Хирург прищурился и взглянул на хранительницу.

— Рождественский бал это время чудес, — такая характеристика праздника от Виктора Веру почему-то не удивила.

"Время чудес" — было слишком затасканной фразой, чтобы представить себе за этим что-то конкретное.

— В двенадцать время для нас обращается вспять, и мы теряем прожитый год из календарного возраста, — продолжил за коллегу психиатр. — Так обновляется наша необычная природа и, по сути, бессмертные празднуют начало нового цикла. Это очень древний ритуал и нам важно быть вместе в эту особенную ночь. Первые бессмертные… — Иннокентий прищурился. — Появились задолго до городов и больниц. Это были горные ведьмы и лесные колдуны. Меняется время, меняется форма, но остается неизменной суть. Мы делаем добро для обычных людей, чтобы заработать собственное чудо. Рождественский бал — время, когда хранители делятся своими делами и радуются вместе, чтобы разойтись на год с двенадцатым ударом часов.

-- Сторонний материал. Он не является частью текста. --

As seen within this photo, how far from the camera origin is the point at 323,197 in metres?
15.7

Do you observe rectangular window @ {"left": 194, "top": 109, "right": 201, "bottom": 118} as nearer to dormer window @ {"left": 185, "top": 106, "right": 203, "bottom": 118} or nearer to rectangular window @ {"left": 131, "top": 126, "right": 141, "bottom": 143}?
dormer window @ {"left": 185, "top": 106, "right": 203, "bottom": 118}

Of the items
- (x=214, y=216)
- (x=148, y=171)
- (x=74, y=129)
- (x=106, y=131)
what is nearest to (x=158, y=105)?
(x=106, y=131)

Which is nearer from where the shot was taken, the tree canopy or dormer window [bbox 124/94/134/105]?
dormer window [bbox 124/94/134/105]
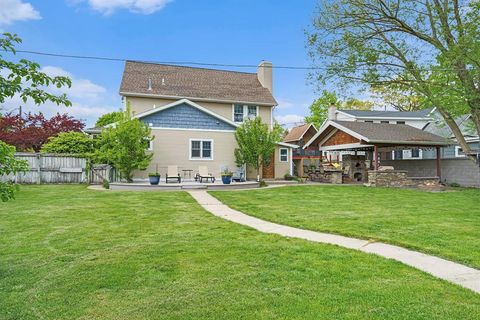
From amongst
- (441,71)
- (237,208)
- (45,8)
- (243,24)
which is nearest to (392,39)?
(441,71)

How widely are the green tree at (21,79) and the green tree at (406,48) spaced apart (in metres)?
15.8

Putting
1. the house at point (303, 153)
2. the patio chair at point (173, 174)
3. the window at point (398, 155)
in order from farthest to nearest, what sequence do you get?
1. the house at point (303, 153)
2. the window at point (398, 155)
3. the patio chair at point (173, 174)

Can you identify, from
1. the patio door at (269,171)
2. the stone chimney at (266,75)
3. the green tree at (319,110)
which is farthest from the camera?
the green tree at (319,110)

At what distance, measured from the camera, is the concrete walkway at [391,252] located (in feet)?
14.6

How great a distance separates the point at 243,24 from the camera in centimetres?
2097

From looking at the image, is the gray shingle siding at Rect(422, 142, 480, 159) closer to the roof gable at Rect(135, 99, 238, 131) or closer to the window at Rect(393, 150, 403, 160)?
the window at Rect(393, 150, 403, 160)

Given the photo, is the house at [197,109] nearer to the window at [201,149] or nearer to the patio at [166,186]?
the window at [201,149]

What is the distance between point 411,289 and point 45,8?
14605 millimetres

— Почему с двенадцатым? — одними губами произнесла Вера, слушавшая психиатра, словно завороженная сказкой девочка.

— Потому, что, по сути, мы нежить, — усмехнулся Виктор. — То самое, что по православной легенде Спаситель прогоняет с земли в ночь с шестого на седьмое января.

— Но ты теперь знаешь, что все не так однозначно, верно? — перебил его, улыбаясь, Иннокентий. — Мы не плохие. Просто иные и подчиняемся своеобразным, неписаным законам, придуманным силами, стремящимися поддерживать справедливость и порядок на земле.

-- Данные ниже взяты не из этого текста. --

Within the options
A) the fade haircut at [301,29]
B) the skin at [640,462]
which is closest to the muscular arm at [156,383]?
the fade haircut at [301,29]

— Вот! — психиатр протянул швабру Вере. — Подготовка к рождественскому балу едва ли не самое ожидаемое в больнице время года.

Хранительница без энтузиазма огляделась. Странное это дело радоваться уборке.

— Потому, что это чистая магия! — объявил психиатр, глаза его светились каким-то незнакомым Вере огнем, так он, и впрямь, напоминал волшебника.

— Современные хранители обычно имеют какой-то один, совершенно конкретный дар, — продолжил Иннокентий. — Но тут пробуждается наша древняя сущность, затерянная в глубине веков. Ты просто обязана попробовать!

Психиатр осторожно взялся за ручку швабры, так, словно боялся этим Вере повредить и помог ей провести влажной тряпкой по полу. Там остались вовсе не грязные разводы, вода растекалась по полу яркими красками: розовым, фиолетовым, голубым. Вера задохнулась от восторга, и тут же ей стало ясно, что делала в зале Надя, когда юная хранительница видела ее танцующей в зале со шваброй — она рисовала! Теперь Вера разглядела запыленные огромные снежные узоры, выведенные на полу.